▸ Exercise passage:
☆ ☆ ☆

Saturday, January 10, 2026

No enjoyment life

Still thinking of work what should I do, why people are healthy while I'm not. Why government feels even if schizophrenia can work and made me n.s?

Life's so hard I remember again it's like I have been schizophrenic since primary days or younger, I really want to remember everything, but I'm 37.5 years old now and my only family don't support me but consider medication as the support, life's so boring on medication, no friendships talk with anyone for so long. I wonder when I can become knowing about future like doctors, I really want to become a Wali Allah and know a lot too.
My head is not a nice feeling today, then I think of tomorrow as Sunday, then I only have 2 more days until jobclub, it feels so long today, wonder why everyday is like this.
I don't even have anyone to accompany my life when I'm in pain, every year it was a repeat occurrences of memories then this year hopefully my last, why do I keep experiencing the same dream everytime I take medication? I wonder what I should do. I hope I don't get bored of Iqra, I feel angry Abit about money and I don't feel healthy.

☆ ☆ ☆

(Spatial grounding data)
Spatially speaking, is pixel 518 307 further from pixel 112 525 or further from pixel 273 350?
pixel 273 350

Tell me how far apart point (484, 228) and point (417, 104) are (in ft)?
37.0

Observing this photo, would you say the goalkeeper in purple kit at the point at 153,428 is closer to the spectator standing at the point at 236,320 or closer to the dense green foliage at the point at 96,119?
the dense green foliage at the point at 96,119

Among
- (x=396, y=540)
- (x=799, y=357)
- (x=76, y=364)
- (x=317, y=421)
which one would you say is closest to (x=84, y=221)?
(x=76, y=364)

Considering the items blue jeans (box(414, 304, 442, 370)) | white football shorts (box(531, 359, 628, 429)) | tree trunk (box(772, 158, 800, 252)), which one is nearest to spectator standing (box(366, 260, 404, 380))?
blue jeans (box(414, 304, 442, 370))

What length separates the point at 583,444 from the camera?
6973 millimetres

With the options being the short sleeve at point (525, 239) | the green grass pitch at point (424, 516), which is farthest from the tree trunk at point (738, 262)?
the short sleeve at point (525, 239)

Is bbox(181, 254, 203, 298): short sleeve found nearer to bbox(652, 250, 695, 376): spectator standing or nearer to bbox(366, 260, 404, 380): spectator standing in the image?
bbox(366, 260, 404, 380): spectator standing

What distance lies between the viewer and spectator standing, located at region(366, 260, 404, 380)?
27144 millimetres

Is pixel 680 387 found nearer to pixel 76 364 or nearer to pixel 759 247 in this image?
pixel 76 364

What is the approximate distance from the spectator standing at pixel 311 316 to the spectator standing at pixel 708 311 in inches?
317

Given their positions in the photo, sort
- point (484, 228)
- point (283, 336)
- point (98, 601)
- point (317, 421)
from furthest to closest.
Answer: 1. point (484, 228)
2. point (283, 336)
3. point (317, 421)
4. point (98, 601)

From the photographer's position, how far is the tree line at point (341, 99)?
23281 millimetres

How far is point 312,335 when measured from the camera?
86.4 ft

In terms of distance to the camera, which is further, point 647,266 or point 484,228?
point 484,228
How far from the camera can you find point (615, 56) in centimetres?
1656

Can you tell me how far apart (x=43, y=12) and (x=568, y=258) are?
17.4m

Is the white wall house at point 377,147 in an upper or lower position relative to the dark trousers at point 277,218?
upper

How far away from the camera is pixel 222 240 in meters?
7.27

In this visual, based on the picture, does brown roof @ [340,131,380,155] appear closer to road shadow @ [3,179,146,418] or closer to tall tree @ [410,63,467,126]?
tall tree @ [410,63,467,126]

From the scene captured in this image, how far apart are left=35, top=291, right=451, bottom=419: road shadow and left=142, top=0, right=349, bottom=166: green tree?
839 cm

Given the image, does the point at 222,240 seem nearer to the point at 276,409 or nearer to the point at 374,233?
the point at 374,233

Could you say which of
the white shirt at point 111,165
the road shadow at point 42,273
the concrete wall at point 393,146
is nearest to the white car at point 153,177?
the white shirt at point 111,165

☆ ☆ ☆

▸ Set of tasks:
[A] Reproduce the portion of the post between "Saturday, January 10, 2026" and "made me n.s?", inclusive.
[B] Decide whether each statement agrees with the post, answering yes or no and quoting the words that settle it: (i) The writer is 37.5 years old. (ii) The writer has been talking with friends often. (iii) The writer thinks of the next day as Sunday.

▸ Responses by task:
[A]
Saturday, January 10, 2026

No enjoyment life

Still thinking of work what should I do, why people are healthy while I'm not. Why government feels even if schizophrenia can work and made me n.s?

[B]
(i) Yes: "I'm 37.5 years old now"
(ii) No: "no friendships talk with anyone for so long"
(iii) Yes: "then I think of tomorrow as Sunday"